_Gösterilen Metin_.
Fin Markası

12 dk

Finlandiya gibi az nüfuslu bir ülke nasıl motor sporlarında büyük bir ekole dönüştü? Keke'den Kimi'ye, Ari'den Mika'ya uçan adamların tarihi...

1

"Finlandiya benim favori ülkem. Bir noktadan sonra tek bir insan bile görmeden saatlerce otomobil sürebiliyorsunuz. Sükûneti ve huzuru seviyorum, bunu başka yerde pek bulamıyorum." -Sir Christopher Lee

Kilometrekare başına 16 insanın düştüğü, yerleşim yerlerinden biraz uzaklaştığınızda insan sayısının sıfıra yakınsadığı Finlandiya gerçekten otomobiliyle ve yollarla yalnız kalmak isteyenler için kusursuz bir yer. Tam anlamıyla düz bir yol bulmanız zor. Eğer aracınız arıza yaparsa, etrafta birilerini bulamayacağınız için kendiniz tamir edebilmelisiniz. Finlandiya'nın doğal şartları, bir yarış pilotu olmanız için gerekli bütün özellikleri size kazandırıyor. Bu onların motor sporlarındaki başarısını temellendiren faktörlerden bir tanesi.

Finlandiya zıtlıkların ülkesi. İletişimden mümkün olduğunca uzak durmaya çalışıp bilişim teknolojilerine öncülük ediyorlar. Yabani sayabileceğimiz bir yaşam biçimini yüceltip makinelere hayranlık besliyorlar. Bu tezatlıklar onları bir tür 'uzaylı' olarak görmek için dünyanın geri kalanına fırsat veriyor.

"Finlandiyalılar teknolojiye hayranlar, özellikle de insan ve makinenin birlikteliğine. İkinci Dünya Savaşı'nın borçlarını öderken ve savaşın yaralarını sararken sadece tarımla belimizi doğrultamayacağımızı anladık. Endüstri alanında atılım yaptık. Bu sayede toplumumuz makineleşti."

_Kayıtlı Veriler_.
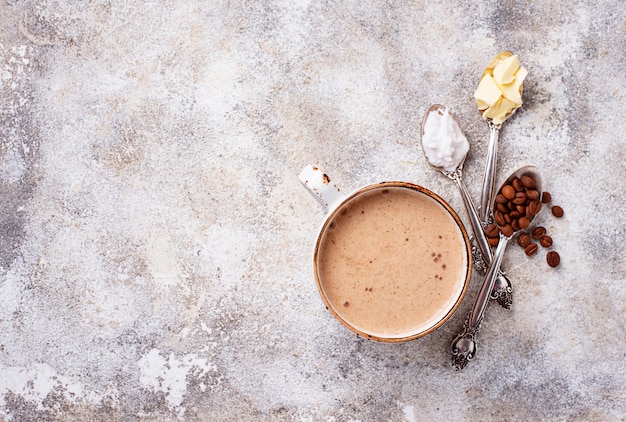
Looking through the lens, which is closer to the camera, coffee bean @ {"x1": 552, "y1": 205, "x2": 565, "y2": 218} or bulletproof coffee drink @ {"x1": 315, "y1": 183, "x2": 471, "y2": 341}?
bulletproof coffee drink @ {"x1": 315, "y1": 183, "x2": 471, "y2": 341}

_Verilen Görevler_.
a: Finlandiya ve motor sporları üzerine olan metinde "Kilometrekare başına 16" ifadesiyle "kalanına fırsat veriyor." ifadesi arasında kalan kısmı, bu iki ifade de dahil olmak üzere aynen yazın.
b: Finlandiya ve motor sporları üzerine olan metne göre Finlandiya'da kilometrekare başına kaç insan düşmektedir?
c: Finlandiya ve motor sporları üzerine olan metni son cümlesinden sonra devam ettirin.
Satırların bu işle hiçbir ilgisi yoktur.

_Görevlere Göre Yanıtlar_.
a:
Kilometrekare başına 16 insanın düştüğü, yerleşim yerlerinden biraz uzaklaştığınızda insan sayısının sıfıra yakınsadığı Finlandiya gerçekten otomobiliyle ve yollarla yalnız kalmak isteyenler için kusursuz bir yer. Tam anlamıyla düz bir yol bulmanız zor. Eğer aracınız arıza yaparsa, etrafta birilerini bulamayacağınız için kendiniz tamir edebilmelisiniz. Finlandiya'nın doğal şartları, bir yarış pilotu olmanız için gerekli bütün özellikleri size kazandırıyor. Bu onların motor sporlarındaki başarısını temellendiren faktörlerden bir tanesi.

Finlandiya zıtlıkların ülkesi. İletişimden mümkün olduğunca uzak durmaya çalışıp bilişim teknolojilerine öncülük ediyorlar. Yabani sayabileceğimiz bir yaşam biçimini yüceltip makinelere hayranlık besliyorlar. Bu tezatlıklar onları bir tür 'uzaylı' olarak görmek için dünyanın geri kalanına fırsat veriyor.

b: Kilometrekare başına 16 insan düşmektedir.

c:
Spor psikoloğu Profesör Matti Urrila, Finlandiyalıların özel ruhunu böyle temellendiriyor. Motor sporları tarihindeki bütün Finlere baktığınızda, günlük hayatının bir parçası olarak traktör tamir ettiklerini, mekanik alanında eğitim görüp çalıştıklarını veya bir tür mühendislik-teknisyenlik geçmişine sahip olduklarını görürsünüz. Makineyle bütünleşip ondan maksimumu çıkarmak ve o limitin ötesine geçmemek için onları iyi anlamanız gerekir. Bu nedenle ralli başta olmak üzere motor sporları Finlandiya’nın milli değeri.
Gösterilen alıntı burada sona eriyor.